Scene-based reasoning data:
-- START --
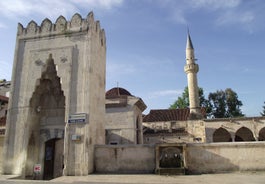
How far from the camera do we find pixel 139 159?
40.5 ft

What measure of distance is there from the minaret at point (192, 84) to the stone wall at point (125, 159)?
821 inches

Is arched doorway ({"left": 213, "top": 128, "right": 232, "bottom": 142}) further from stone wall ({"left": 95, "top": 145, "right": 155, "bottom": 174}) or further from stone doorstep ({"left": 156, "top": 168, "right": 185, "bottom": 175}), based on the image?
stone doorstep ({"left": 156, "top": 168, "right": 185, "bottom": 175})

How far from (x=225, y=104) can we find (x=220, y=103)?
3.18 ft

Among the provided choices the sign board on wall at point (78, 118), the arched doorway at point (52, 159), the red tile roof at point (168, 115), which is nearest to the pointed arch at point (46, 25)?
the sign board on wall at point (78, 118)

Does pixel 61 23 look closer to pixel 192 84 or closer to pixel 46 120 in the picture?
pixel 46 120

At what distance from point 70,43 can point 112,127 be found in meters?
11.8

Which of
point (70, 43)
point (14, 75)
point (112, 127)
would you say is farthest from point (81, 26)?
point (112, 127)

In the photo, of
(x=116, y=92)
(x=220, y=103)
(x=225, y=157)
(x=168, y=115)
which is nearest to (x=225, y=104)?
(x=220, y=103)

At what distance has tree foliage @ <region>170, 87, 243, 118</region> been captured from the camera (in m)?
44.6

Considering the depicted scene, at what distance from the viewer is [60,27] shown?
14281 mm

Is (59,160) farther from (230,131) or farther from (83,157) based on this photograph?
(230,131)

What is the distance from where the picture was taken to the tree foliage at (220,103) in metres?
44.6

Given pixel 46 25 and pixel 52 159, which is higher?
pixel 46 25

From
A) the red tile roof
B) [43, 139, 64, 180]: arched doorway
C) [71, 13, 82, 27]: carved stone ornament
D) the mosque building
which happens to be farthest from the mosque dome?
[71, 13, 82, 27]: carved stone ornament
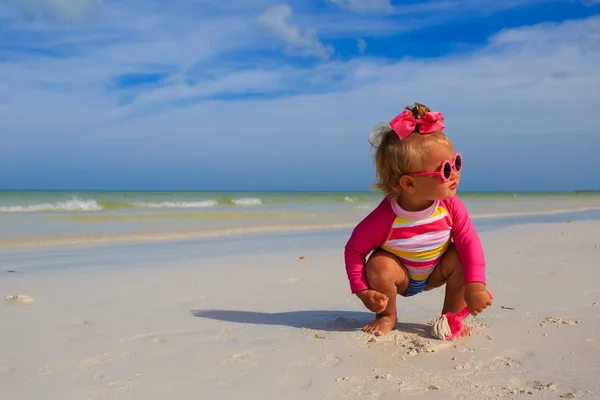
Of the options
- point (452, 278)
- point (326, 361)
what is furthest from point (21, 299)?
point (452, 278)

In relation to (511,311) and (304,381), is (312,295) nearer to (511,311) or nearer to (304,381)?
(511,311)

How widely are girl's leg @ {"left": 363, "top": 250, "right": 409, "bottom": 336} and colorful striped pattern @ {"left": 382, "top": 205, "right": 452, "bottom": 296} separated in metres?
0.05

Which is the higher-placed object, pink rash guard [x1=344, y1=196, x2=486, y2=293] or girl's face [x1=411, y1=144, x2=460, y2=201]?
girl's face [x1=411, y1=144, x2=460, y2=201]

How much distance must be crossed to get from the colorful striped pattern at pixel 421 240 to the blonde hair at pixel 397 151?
0.18 meters

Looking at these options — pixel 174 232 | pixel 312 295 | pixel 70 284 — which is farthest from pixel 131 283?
pixel 174 232

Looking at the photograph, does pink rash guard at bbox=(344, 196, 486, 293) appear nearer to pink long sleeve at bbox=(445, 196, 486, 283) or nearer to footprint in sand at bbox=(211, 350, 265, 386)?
pink long sleeve at bbox=(445, 196, 486, 283)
-- END --
What to produce: Copy the data above verbatim, starting at the line that contains "Given pixel 46" and ending at the line that contains "0.18 meters", and omit the pictures.

Task output:
Given pixel 46 25 and pixel 52 159, which is higher?
pixel 46 25

From
A) the red tile roof
B) [43, 139, 64, 180]: arched doorway
C) [71, 13, 82, 27]: carved stone ornament
D) the mosque building
which happens to be farthest from the mosque dome?
[71, 13, 82, 27]: carved stone ornament
Of the options
- point (452, 278)
- point (326, 361)
what is furthest from point (21, 299)?
point (452, 278)

In relation to (511,311) and (304,381), is (312,295) nearer to (511,311) or nearer to (304,381)?
(511,311)

How widely are girl's leg @ {"left": 363, "top": 250, "right": 409, "bottom": 336} and colorful striped pattern @ {"left": 382, "top": 205, "right": 452, "bottom": 296} separated in metres?
0.05

Which is the higher-placed object, pink rash guard [x1=344, y1=196, x2=486, y2=293] or girl's face [x1=411, y1=144, x2=460, y2=201]?
girl's face [x1=411, y1=144, x2=460, y2=201]

How much distance must be crossed to get from the colorful striped pattern at pixel 421 240 to the blonde hair at pixel 397 151?
0.18 meters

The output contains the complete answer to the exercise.